Copy out all of the material exactly as presented.

(Data entries)
======
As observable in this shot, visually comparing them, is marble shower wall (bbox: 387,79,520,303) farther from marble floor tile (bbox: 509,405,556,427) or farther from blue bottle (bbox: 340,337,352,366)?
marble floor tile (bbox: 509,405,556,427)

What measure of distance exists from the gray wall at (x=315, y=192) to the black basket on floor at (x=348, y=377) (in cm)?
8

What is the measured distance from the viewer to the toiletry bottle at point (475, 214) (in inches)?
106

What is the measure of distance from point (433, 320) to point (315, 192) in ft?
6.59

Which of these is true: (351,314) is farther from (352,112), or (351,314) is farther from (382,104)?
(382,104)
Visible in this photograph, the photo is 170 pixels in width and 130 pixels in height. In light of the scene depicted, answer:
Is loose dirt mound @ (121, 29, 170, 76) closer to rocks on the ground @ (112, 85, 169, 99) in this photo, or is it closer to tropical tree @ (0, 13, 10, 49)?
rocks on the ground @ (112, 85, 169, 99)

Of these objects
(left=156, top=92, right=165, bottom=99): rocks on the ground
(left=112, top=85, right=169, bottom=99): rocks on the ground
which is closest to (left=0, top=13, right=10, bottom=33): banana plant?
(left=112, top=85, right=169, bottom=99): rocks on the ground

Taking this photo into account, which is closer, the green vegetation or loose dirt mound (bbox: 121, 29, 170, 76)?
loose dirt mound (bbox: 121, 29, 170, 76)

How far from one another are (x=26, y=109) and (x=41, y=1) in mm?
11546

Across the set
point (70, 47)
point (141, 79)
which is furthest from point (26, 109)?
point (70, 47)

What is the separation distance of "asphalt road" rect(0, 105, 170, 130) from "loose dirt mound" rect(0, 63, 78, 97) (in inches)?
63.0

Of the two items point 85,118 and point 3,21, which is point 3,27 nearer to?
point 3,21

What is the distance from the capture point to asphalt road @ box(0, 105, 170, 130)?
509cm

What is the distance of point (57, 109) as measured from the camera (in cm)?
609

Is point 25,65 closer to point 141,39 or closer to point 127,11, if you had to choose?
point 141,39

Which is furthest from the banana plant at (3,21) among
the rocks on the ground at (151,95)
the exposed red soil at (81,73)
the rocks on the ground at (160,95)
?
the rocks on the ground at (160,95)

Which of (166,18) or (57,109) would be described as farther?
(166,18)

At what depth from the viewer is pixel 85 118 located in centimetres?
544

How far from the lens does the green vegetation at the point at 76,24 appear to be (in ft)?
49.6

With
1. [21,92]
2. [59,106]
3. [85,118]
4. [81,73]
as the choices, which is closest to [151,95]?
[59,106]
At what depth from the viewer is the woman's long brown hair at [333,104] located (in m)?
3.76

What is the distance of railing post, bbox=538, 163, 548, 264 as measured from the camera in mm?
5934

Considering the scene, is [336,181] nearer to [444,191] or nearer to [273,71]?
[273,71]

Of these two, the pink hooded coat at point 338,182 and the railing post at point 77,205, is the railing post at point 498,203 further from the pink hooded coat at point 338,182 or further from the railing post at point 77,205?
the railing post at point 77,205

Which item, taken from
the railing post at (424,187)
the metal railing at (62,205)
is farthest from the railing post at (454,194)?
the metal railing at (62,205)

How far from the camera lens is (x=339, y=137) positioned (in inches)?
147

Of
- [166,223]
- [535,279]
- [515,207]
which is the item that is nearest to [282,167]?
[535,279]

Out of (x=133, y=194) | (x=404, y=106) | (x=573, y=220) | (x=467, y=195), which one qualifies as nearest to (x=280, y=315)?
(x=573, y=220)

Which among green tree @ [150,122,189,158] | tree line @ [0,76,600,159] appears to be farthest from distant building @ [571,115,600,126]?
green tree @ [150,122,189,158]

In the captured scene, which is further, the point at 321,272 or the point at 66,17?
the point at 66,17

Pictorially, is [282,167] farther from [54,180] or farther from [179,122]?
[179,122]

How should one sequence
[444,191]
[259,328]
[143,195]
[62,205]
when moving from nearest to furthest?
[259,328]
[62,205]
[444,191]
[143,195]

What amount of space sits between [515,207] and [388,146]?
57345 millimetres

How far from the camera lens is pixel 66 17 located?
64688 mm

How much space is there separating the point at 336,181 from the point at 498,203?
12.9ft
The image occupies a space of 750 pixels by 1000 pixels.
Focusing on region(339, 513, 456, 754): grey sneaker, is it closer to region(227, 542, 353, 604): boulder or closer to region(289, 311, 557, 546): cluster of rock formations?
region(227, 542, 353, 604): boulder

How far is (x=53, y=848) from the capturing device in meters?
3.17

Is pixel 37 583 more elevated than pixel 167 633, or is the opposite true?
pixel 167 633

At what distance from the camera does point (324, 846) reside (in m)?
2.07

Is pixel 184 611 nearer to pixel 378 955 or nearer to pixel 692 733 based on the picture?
======
> RESPONSE TO THE EXERCISE
As observable in this shot, visually comparing them, is marble shower wall (bbox: 387,79,520,303) farther from marble floor tile (bbox: 509,405,556,427) or farther from blue bottle (bbox: 340,337,352,366)?
marble floor tile (bbox: 509,405,556,427)

What measure of distance exists from the gray wall at (x=315, y=192) to the black basket on floor at (x=348, y=377) (in cm)?
8

What is the measured distance from the viewer to the toiletry bottle at point (475, 214) (in inches)?
106

What is the measure of distance from point (433, 320) to point (315, 192) in ft?
6.59

Which of these is true: (351,314) is farther from (352,112), or (351,314) is farther from (382,104)?
(382,104)
Visible in this photograph, the photo is 170 pixels in width and 130 pixels in height. In light of the scene depicted, answer:
Is loose dirt mound @ (121, 29, 170, 76) closer to rocks on the ground @ (112, 85, 169, 99) in this photo, or is it closer to tropical tree @ (0, 13, 10, 49)?
rocks on the ground @ (112, 85, 169, 99)

Of these objects
(left=156, top=92, right=165, bottom=99): rocks on the ground
(left=112, top=85, right=169, bottom=99): rocks on the ground
which is closest to (left=0, top=13, right=10, bottom=33): banana plant?
(left=112, top=85, right=169, bottom=99): rocks on the ground

Taking this photo into account, which is closer, the green vegetation or loose dirt mound (bbox: 121, 29, 170, 76)?
loose dirt mound (bbox: 121, 29, 170, 76)

How far from one another are (x=26, y=109) and (x=41, y=1) in mm?
11546

Across the set
point (70, 47)
point (141, 79)
which is furthest from point (26, 109)?
point (70, 47)

What is the separation distance of "asphalt road" rect(0, 105, 170, 130) from "loose dirt mound" rect(0, 63, 78, 97) (in inches)?
63.0

Of the two items point 85,118 and point 3,21, which is point 3,27 nearer to?
point 3,21

What is the distance from the capture point to asphalt road @ box(0, 105, 170, 130)?
509cm

What is the distance of point (57, 109) as measured from the camera (in cm)?
609

Is point 25,65 closer to point 141,39 or closer to point 127,11, if you had to choose?
point 141,39

Which is furthest from the banana plant at (3,21) among
the rocks on the ground at (151,95)
the exposed red soil at (81,73)
the rocks on the ground at (160,95)
?
the rocks on the ground at (160,95)

Which of (166,18) or (57,109) would be described as farther?
(166,18)

At what depth from the viewer is pixel 85 118 located in centimetres?
544

How far from the lens does the green vegetation at the point at 76,24 appear to be (in ft)?
49.6

With
1. [21,92]
2. [59,106]
3. [85,118]
4. [81,73]
as the choices, which is closest to [151,95]?
[59,106]
At what depth from the viewer is the woman's long brown hair at [333,104] located (in m)?
3.76

What is the distance of railing post, bbox=538, 163, 548, 264 as measured from the camera in mm?
5934

Considering the scene, is [336,181] nearer to [444,191] or nearer to [273,71]?
[273,71]

Of these two, the pink hooded coat at point 338,182 and the railing post at point 77,205, is the railing post at point 498,203 further from the pink hooded coat at point 338,182 or further from the railing post at point 77,205?
the railing post at point 77,205

Which item, taken from
the railing post at (424,187)
the metal railing at (62,205)
is farthest from the railing post at (454,194)?
the metal railing at (62,205)

How far from the camera lens is (x=339, y=137) positioned (in inches)?
147

Of
- [166,223]
- [535,279]
- [515,207]
which is the item that is nearest to [282,167]?
[535,279]

Out of (x=133, y=194) | (x=404, y=106) | (x=573, y=220) | (x=467, y=195), which one qualifies as nearest to (x=280, y=315)?
(x=573, y=220)

Which among green tree @ [150,122,189,158] | tree line @ [0,76,600,159] appears to be farthest from distant building @ [571,115,600,126]?
green tree @ [150,122,189,158]

In the captured scene, which is further, the point at 321,272 or the point at 66,17?
the point at 66,17

Pictorially, is [282,167] farther from [54,180] or farther from [179,122]?
[179,122]

How should one sequence
[444,191]
[259,328]
[143,195]
[62,205]
when moving from nearest to furthest?
[259,328]
[62,205]
[444,191]
[143,195]

What amount of space sits between [515,207] and [388,146]?
57345 millimetres

How far from the camera lens is pixel 66 17 located?
64688 mm

How much space is there separating the point at 336,181 from the point at 498,203?
12.9ft
The image occupies a space of 750 pixels by 1000 pixels.
Focusing on region(339, 513, 456, 754): grey sneaker, is it closer to region(227, 542, 353, 604): boulder or closer to region(289, 311, 557, 546): cluster of rock formations?
region(227, 542, 353, 604): boulder

How far is (x=53, y=848) from the capturing device in meters?
3.17

Is pixel 37 583 more elevated than pixel 167 633, or is the opposite true?
pixel 167 633

At what distance from the camera does point (324, 846) reside (in m)?
2.07

Is pixel 184 611 nearer to pixel 378 955 or nearer to pixel 692 733 based on the picture?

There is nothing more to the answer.